Advanced topics

Specifying relative time as run-time variable

You can use GNU date command.

Example:

tasks:
- name: show dates
  description: 
  - command: echo
    args: "yesterday / today: {{ yesterday }} / {{ tooday }}"

For local runs, run handoff with date command passing via –vars (-v) option:

handoff run local -p project_dir -v yesterday=$(date -Iseconds -d "00:00 yesterday") today=$(date -Iseconds -d "00:00 today")

You can delay the evaluation of date command in container run and cloud run commands by passing __VARS environment variable via -e option:

handoff container run -p project_dir -e __VARS='today=$(date -I) tomorrow=$(date -I -d "1 day")'
handoff cloud run -p project_dir -e __VARS='today=$(date -I) tomorrow=$(date -I -d "1 day")'

Make sure to use single quotes when defining __VARS variable so it won’t be evaluated when container/cloud run command runs. You want the command string to be passed ‘as is’ and then evaluated when the container executes the handoff run command.

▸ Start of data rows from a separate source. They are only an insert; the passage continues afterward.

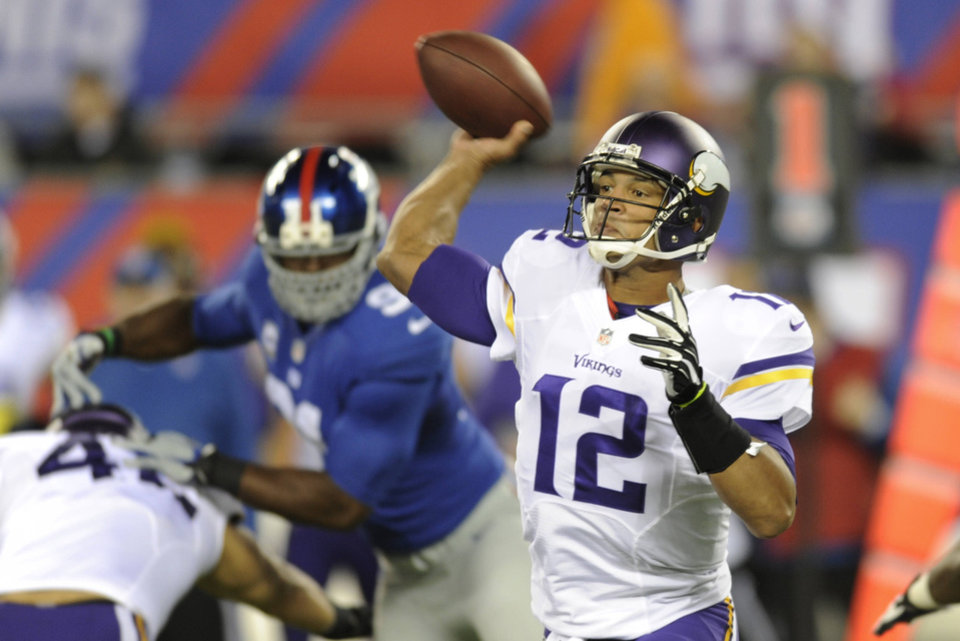 Josh Freeman, right, struggled in his first outing as the Vikings� quarterback. AP photo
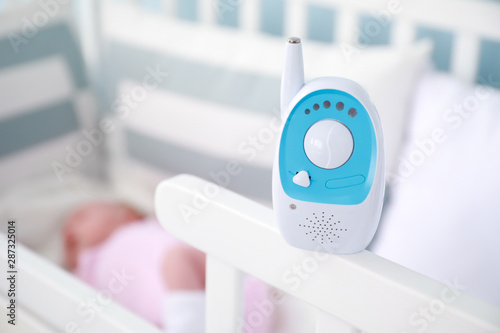 Radio nanny on bed with sleeping baby Fototapet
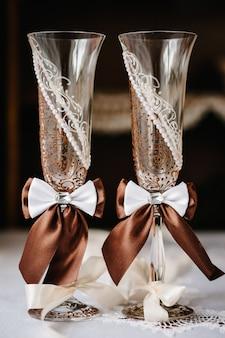 Два свадебных бокала украшены коричневыми лентами.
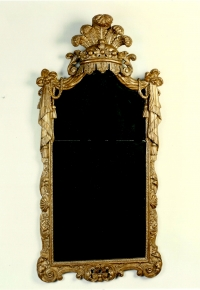 A mirror in a Dutch carved and gilded limewood frame, after a design of Daniel Marot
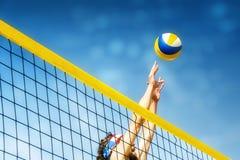 Beachvolleyball player net. Beachvolley ball player jumps on the net and tries to blocks the ball stock photos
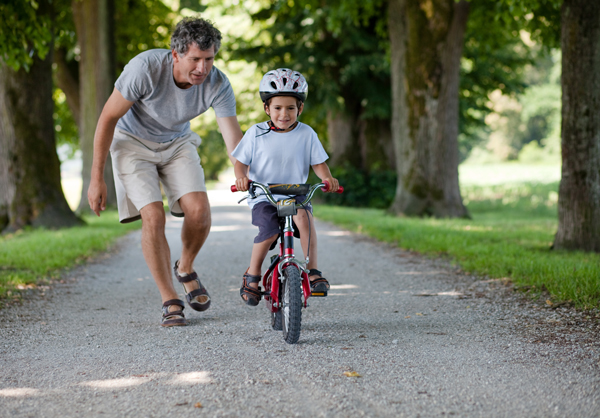 dad helping son ride a bike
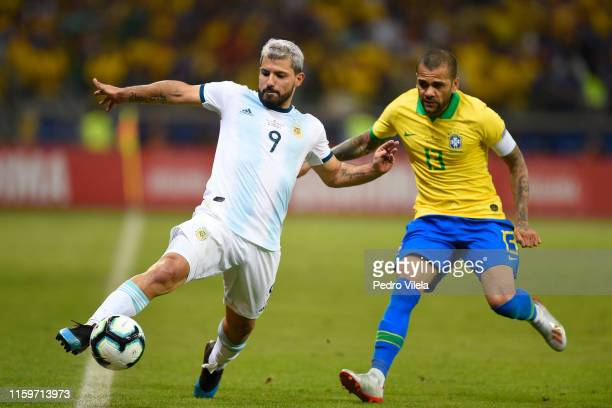 Sergio Aguero of Argentina controls the ball against Dani Alves of Brazil during the Copa America Brazil 2019 Semi Final match between Brazil and...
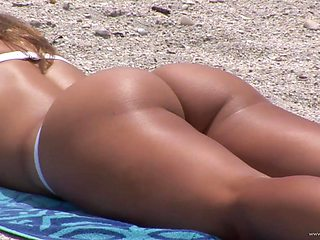 Hot babe shows off her firm tush and big tits on the beach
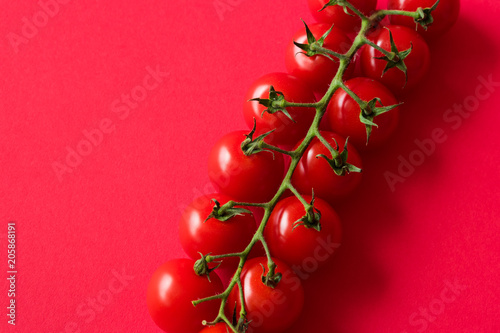 Foto Murales cherry-tomatoes-on-red-background-with-room-for-text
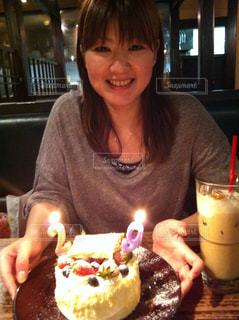 誕生日ケーキの前のテーブルに座っている女性の写真・画像素材[747456]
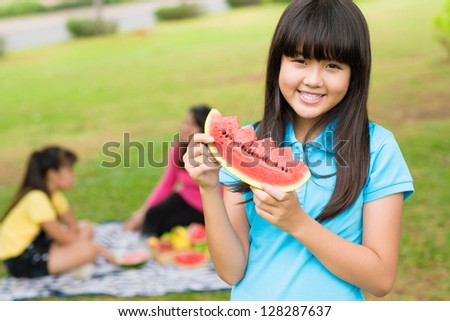 Portrait of a young girl standing with watermelon in hands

__VARS is a sepecial environment variable inside the container as defined in Dockerfile, the container evaluates __VARS and pass to handoff via -v option:

handoff run -w workspace_dir -v $(eval echo $__VARS)

In this way, the date command defined in __VARS is finally evaluated inside the container.

For convenience, you can define the environment variable in schedule:

schedules:
- cron: '0 1 * * ? *'
  envs:
  - key: '__VARS'
    value: 'yesterday=$(date -Iseconds -d "00:00 yesterday") today=$(date -Iseconds -d "00:00 today")'
  target_id: '1'

Note:

  • handoff run local may not be able to handle this correctly if your local machine does not implement GNU date (e.g. OSX). By default, handoff container run and handoff cloud run should be able to handle correctly as the Docker image is based on Ubuntu.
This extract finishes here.